Text provided |
## start

Secretary, Ministry of Finance v Masdar Hossain (1999) 52 DLR (AD) 82 is a case of the Appellate Division of the Supreme Court of Bangladesh. The case concerned the separation of powers in Bangladesh. It is popularly known as the Masdar Hossain case.

Facts
In 1995, a writ petition was filed by Masdar Hossain, a district judge, on behalf of 441 other civil court judges. The petition put forward the following points:-

Including the judicial service under the executive branch's orders was ultra vires. 
Chapter II of Part VI of the constitution ensured lower courts were separate from the executive.
Judges of lower courts could not be subject to an Administrative Tribunal of the executive.

The Dhaka High Court ruled in favor of the petition with a 12-point directive in 1997. The government appealed to the Appellate Division of the Supreme Court.

## end

Collected data |
## start

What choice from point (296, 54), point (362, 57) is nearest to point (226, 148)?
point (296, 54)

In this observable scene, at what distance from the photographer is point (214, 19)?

## end

The exercise | Reproduce word for word the portion of the Masdar Hossain case text from "Chapter II of" to "of the executive.".

Task solution |
Chapter II of Part VI of the constitution ensured lower courts were separate from the executive.
Judges of lower courts could not be subject to an Administrative Tribunal of the executive.